• **PROBLEM STATEMENT**: Copy the items verbatim from the first line up to and including the line that contains "23094 millimetres".

:: DATASET ROWS

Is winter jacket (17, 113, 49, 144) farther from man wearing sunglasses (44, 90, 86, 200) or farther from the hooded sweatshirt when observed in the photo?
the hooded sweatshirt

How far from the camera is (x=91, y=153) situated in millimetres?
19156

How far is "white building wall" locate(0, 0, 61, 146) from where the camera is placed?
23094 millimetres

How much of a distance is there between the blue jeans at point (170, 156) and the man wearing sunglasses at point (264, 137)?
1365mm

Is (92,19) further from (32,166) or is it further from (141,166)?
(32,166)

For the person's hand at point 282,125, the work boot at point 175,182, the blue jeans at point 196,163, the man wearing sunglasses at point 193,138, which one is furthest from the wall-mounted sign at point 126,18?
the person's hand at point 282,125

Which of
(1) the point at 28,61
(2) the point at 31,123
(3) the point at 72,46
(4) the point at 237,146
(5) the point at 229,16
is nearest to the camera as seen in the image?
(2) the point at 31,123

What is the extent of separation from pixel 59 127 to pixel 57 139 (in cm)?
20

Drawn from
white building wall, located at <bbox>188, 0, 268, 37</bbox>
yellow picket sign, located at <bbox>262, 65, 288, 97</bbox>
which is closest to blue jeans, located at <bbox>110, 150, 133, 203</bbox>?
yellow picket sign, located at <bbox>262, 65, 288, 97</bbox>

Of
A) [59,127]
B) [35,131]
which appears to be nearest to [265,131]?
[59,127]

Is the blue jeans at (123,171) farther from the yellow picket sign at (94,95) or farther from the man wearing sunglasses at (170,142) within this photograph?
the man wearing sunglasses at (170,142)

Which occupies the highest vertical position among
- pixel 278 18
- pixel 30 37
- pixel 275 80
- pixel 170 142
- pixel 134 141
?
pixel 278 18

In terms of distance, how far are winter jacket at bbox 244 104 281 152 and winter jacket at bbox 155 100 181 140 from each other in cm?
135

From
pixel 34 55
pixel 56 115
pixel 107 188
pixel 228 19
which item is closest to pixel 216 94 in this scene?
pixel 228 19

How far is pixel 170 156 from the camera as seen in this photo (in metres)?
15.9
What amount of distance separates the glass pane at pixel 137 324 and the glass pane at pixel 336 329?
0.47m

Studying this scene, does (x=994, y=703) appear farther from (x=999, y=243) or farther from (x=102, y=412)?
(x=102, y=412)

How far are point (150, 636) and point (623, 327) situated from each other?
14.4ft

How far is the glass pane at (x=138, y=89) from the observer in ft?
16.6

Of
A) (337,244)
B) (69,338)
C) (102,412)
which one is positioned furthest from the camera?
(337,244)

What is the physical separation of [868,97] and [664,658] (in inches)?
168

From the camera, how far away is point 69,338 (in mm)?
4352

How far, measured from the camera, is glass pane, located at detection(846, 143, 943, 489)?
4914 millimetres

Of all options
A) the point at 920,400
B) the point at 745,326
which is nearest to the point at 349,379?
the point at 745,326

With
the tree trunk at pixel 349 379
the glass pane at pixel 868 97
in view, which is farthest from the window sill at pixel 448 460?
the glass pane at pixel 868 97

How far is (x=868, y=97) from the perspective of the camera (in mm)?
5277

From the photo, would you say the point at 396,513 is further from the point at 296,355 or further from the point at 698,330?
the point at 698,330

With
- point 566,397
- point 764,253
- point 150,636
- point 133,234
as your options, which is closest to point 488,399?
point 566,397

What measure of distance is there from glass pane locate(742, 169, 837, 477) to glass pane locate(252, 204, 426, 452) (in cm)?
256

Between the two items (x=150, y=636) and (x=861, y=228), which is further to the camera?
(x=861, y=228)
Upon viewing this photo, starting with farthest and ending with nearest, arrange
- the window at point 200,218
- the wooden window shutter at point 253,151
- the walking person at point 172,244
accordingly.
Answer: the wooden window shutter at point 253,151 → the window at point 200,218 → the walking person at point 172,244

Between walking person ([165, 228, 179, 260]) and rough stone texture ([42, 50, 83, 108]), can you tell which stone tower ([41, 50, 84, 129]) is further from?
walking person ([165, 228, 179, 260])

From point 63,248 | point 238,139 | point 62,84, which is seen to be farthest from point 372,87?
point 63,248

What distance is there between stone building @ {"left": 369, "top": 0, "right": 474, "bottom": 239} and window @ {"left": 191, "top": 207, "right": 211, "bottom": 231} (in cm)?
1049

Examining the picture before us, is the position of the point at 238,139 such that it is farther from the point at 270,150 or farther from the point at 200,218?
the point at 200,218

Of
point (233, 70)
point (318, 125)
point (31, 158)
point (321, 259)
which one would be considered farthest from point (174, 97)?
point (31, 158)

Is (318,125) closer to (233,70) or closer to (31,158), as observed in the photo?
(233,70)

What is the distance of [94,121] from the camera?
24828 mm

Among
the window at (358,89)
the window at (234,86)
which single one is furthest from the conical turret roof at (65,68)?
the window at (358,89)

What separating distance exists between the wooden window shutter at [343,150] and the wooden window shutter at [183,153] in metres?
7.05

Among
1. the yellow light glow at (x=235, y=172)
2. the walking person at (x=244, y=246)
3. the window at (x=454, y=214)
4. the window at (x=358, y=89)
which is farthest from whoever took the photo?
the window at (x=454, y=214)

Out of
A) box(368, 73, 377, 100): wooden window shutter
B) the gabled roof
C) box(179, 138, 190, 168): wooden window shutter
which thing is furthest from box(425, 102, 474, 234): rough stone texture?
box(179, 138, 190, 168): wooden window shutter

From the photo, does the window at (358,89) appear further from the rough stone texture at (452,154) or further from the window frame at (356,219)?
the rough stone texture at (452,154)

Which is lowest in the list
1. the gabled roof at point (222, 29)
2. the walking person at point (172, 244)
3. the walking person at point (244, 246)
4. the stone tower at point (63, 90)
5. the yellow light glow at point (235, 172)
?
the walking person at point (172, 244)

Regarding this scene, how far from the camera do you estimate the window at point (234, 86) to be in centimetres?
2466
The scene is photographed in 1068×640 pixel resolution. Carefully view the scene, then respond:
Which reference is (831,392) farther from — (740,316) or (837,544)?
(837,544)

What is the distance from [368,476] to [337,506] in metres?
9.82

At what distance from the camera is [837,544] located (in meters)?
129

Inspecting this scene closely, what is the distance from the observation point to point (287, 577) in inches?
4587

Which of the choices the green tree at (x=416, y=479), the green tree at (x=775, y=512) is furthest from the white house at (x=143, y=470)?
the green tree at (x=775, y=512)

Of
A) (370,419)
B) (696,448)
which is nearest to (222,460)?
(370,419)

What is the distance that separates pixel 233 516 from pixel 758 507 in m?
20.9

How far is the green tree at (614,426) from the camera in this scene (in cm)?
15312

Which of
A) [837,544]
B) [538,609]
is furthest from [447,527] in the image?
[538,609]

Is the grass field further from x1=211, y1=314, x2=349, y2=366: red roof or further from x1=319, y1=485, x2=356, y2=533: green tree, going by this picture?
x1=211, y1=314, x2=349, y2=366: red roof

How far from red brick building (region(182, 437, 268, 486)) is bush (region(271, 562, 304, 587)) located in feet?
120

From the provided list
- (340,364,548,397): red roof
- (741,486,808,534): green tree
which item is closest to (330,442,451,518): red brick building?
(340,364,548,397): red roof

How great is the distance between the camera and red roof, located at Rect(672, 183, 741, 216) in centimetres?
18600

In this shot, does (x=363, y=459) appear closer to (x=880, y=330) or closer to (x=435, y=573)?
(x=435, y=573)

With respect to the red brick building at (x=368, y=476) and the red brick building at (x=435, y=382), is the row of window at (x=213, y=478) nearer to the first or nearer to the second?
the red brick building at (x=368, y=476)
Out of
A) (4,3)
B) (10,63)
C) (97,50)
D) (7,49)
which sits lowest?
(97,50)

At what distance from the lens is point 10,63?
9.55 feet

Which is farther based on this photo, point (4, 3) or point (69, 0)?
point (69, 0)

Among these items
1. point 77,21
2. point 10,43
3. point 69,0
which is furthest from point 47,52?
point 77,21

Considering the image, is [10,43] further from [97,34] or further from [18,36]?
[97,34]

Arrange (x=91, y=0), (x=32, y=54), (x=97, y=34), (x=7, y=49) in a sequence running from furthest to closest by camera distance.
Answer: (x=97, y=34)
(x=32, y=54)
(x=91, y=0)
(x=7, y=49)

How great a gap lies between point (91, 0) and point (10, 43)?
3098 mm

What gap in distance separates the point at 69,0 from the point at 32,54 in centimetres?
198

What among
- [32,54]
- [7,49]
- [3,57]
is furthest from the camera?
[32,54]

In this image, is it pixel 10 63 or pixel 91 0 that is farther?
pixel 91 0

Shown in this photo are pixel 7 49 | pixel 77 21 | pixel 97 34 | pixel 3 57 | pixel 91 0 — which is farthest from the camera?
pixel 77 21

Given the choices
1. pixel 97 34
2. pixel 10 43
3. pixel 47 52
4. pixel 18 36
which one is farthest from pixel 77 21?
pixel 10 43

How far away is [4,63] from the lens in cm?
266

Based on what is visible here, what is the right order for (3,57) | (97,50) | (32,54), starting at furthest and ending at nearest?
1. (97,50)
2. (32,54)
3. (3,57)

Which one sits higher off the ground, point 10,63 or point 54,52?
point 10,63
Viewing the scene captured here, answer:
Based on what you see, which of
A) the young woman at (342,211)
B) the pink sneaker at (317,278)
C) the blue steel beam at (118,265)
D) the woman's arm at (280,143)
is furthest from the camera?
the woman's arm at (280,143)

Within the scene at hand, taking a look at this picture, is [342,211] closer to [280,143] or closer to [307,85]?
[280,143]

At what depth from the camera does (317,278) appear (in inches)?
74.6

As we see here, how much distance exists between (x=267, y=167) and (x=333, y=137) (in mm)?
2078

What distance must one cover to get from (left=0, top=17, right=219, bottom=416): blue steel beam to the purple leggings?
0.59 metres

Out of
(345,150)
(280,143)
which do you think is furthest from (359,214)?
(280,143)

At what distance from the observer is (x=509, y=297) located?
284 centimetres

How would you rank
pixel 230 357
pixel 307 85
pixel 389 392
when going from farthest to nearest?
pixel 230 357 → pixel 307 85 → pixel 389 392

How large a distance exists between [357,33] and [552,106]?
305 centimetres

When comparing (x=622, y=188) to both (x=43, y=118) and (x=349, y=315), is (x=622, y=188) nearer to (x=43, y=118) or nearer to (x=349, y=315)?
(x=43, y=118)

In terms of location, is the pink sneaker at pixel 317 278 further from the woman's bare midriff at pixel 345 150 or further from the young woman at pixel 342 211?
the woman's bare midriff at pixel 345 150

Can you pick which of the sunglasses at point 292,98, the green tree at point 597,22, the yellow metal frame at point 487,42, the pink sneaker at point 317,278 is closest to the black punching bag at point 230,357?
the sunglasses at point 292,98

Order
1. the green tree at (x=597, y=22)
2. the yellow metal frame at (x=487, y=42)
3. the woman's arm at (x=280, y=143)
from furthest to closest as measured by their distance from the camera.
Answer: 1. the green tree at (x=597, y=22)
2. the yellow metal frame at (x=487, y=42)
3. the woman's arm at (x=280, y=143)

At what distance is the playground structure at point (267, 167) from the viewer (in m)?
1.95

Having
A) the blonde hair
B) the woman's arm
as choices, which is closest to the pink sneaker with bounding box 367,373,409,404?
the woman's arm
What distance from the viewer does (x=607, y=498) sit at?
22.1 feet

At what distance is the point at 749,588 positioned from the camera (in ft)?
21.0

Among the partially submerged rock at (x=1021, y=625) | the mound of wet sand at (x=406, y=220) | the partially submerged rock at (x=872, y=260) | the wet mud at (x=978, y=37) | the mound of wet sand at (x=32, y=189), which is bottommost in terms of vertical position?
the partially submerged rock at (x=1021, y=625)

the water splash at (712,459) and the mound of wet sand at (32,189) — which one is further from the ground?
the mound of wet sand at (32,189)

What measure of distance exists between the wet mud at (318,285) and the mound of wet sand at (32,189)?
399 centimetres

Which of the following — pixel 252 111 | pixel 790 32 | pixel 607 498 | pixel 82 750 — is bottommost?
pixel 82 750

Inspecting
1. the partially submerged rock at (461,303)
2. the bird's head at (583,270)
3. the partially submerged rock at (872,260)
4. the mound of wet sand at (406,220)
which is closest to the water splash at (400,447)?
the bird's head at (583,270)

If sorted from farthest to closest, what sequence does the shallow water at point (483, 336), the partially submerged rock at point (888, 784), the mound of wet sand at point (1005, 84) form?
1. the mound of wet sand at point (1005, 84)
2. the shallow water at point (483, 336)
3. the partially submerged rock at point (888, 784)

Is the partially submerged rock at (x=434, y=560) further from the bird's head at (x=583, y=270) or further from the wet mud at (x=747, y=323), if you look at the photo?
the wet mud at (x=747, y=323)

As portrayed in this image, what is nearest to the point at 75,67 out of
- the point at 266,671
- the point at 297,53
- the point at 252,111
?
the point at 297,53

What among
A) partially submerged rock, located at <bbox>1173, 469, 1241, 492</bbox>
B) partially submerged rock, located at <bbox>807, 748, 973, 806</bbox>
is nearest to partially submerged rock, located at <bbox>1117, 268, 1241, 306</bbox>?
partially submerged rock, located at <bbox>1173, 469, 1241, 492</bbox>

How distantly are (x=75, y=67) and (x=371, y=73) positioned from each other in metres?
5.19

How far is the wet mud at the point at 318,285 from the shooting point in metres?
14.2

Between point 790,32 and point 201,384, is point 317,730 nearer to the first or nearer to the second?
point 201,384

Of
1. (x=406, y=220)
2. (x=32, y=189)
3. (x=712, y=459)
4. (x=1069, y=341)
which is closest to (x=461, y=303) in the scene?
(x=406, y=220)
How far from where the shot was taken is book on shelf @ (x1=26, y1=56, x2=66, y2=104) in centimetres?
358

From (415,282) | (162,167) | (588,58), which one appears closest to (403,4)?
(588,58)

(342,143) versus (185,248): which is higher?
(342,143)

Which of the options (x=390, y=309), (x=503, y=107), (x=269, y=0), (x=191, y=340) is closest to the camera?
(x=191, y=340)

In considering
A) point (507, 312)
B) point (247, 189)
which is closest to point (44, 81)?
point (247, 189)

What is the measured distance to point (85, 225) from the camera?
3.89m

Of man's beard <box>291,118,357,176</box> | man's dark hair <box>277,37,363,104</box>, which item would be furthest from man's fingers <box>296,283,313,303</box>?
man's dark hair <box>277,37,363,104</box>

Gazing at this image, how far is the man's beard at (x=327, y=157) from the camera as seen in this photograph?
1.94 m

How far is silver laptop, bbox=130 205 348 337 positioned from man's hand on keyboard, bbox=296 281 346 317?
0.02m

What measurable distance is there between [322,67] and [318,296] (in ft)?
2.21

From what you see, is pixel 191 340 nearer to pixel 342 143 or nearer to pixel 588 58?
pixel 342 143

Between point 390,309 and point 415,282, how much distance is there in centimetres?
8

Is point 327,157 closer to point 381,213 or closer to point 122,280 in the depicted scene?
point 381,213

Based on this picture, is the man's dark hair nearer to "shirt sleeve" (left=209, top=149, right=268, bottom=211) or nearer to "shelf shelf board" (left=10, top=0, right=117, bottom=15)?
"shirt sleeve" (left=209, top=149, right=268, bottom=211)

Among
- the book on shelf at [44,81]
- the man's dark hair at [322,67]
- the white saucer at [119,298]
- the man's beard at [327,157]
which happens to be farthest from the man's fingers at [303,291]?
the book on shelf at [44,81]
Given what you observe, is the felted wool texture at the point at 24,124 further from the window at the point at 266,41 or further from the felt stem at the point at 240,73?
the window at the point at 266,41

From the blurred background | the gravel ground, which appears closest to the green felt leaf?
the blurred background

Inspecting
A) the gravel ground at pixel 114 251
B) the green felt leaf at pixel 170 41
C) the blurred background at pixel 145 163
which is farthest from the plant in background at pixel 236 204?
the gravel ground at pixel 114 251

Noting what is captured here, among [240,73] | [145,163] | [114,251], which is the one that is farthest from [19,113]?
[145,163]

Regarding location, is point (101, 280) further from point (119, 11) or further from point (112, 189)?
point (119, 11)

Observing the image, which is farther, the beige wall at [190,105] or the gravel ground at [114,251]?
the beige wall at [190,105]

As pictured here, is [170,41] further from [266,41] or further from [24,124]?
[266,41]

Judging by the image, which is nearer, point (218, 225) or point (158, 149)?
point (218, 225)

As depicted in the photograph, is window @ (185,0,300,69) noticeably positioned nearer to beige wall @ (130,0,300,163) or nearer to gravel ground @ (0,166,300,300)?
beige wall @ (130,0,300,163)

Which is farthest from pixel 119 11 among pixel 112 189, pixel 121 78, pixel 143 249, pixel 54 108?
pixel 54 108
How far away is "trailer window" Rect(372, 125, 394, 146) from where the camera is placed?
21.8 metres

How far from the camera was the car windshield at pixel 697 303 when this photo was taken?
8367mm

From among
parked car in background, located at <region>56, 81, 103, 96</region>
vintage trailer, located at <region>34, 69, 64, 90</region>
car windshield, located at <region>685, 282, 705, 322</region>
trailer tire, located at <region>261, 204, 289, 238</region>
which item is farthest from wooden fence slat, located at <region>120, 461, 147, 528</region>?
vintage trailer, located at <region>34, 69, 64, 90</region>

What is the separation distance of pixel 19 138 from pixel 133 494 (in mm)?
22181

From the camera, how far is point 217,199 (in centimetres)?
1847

::::

• **TASK RESULT**:
Is winter jacket (17, 113, 49, 144) farther from man wearing sunglasses (44, 90, 86, 200) or farther from the hooded sweatshirt when observed in the photo?
the hooded sweatshirt

How far from the camera is (x=91, y=153) situated in millimetres?
19156

How far is "white building wall" locate(0, 0, 61, 146) from where the camera is placed?
23094 millimetres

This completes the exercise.